The humanoid as a symbolic machine
The thesis, thus, is that humanoids are called to be the perfect symbolic machines. How and why? First I stated that the aim of technology was not limited to this or that specific need, but it was open to the whole sphere of reality. So, may be possible to dream (not only dream, but also to produce) a machine not limited by a specific function, but able “to do what man can do”. In fact, every symbolic machine is unlimited in its “species”, because, corresponding to the human symbolic capacity, it will have an indeterminate range of expression: a book is capable of saying everything that man can say, a computer can contain any information that man can develop.
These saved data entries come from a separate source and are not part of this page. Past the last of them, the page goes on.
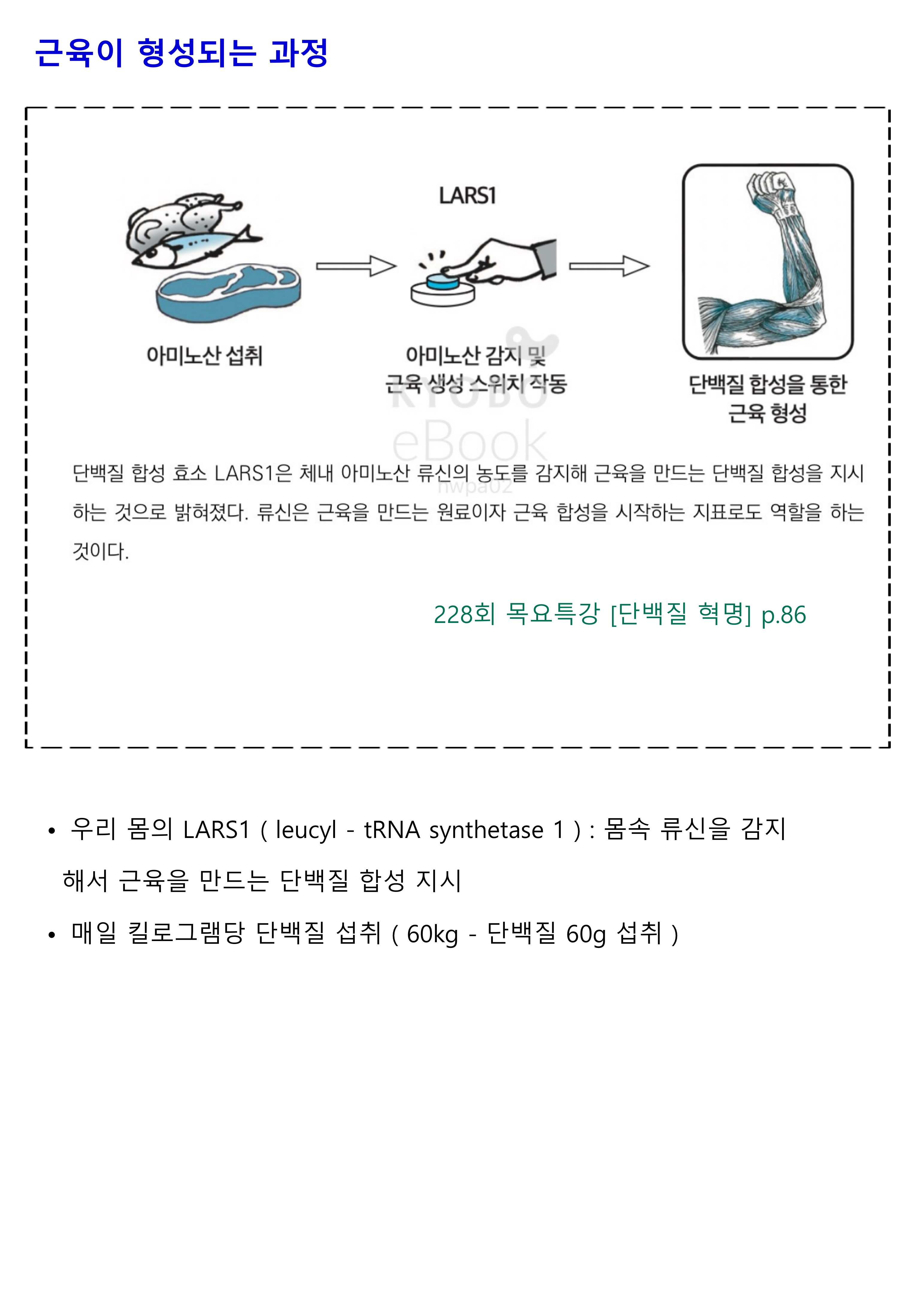 근육이 형성되는 과정

LARS1

아미노산 섭취

아미노산 감지 및 근육 생성 스위치 작동

단백질 합성을 통한 근육 형성

KYOBO eBook hwpa02

단백질 합성 효소 LARS1은 체내 아미노산 류신의 농도를 감지해 근육을 만드는 단백질 합성을 지시하는 것으로 밝혀졌다. 류신은 근육을 만드는 원료이자 근육 합성을 시작하는 지표로도 역할을 하는 것이다.

228회 목요특강 [단백질 혁명] p.86

• 우리 몸의 LARS1 ( leucyl - tRNA synthetase 1 ) : 몸속 류신을 감지해서 근육을 만드는 단백질 합성 지시

• 매일 킬로그램당 단백질 섭취 ( 60kg - 단백질 60g 섭취 )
But while other symbolic machines are limited by the nature of their significant capacity, humanoids will be machines capable of reproducing the complete symbolic spectrum of human beings, including all the aspects of the primordial symbolic device. Such a device is human language. Language includes not only oral language, but also body language. The body, in fact, is the primary symbolic expression that human beings have at their disposal.
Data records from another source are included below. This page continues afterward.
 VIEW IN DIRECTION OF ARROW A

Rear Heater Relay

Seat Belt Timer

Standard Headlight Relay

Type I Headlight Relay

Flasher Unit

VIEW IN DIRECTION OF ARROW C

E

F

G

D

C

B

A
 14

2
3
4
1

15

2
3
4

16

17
Ethical dimension of humanoids
The symbolic character of human acts points to the archetypal dimension of which the acts are symbols. Every symbol requires an archetype.
The basic idea is that reproducing human symbolic functions is not reproducing human beings that are the archetype. The symbolic capacity of man takes us back to a fundamental concept which is that of free will. Free will is a condition of man which transcends time and space. Any activity that can not be measured in terms of time and space can not be imitated by a machine because it lacks free will as the basis for the symbolic capacity of man. The symbolic capacity is not in the material condition of the language which a humanoid can reproduce, but specifically in the nexus with the significate archetype (free will) which is signified by the symbol.
All these points can be reassumed in the following scheme. I will illustrate both a symbolic use of humanoids and a non symbolic one.
When I listen to a musical composition played by a humanoid, it is through this material element that I am in dialogue with the composer and the engineer. In this case a humanoid is another element in the material realm of the work of art.
An example of an activity that can not be reduced to space and time coordinates is that of a caress. A caress is not simply a sophisticated movement of a hand accompanied by another sophisticated facial movement. A caress is a way of expressing love, and when the recipient is a human person then the act is not duplicable. A caress can not be repeated in exactly the same way, and a human being can receive human caresses forever as they are manifestations of love. How long would a human continue to appreciate a humanoid caress even though the movement is mechanically perfect?
The condition of the symbolic capacity of the humanoid is that it presupposes human free will.
The humanoid then, is the most sophisticated thinking machine able to assist human beings in manifesting themselves, and this is ethically very good, as it suppose a radical increment of human symbolic capacity; humanoids will develop a lot of activities in order to increase the human quality of life and human intersubjectivity. But humanoids can never, and I repeat never, substitute human beings. If you use a humanoid to substitute a specific human action, which has its genesis in free will, then it is ethically incorrect. It is incorrect because the symbolical foundation in free will is lacking.
To conclude, everything that an anthropoid can perform is an extension of the human brain's capacity to support human relationships. When you look at the Sistine Chapel you are in dialogue with Michelangelo. When you shake the hand of a humanoid you are in contact with its creator, the engineer.
 Relazione nel “Itali-Japan 2001 Workshop: Humanoids – A Techno-Ontological Approach”, Waseda University, Tokyo 21 Novembre 2001. (testo dell'intervento orale).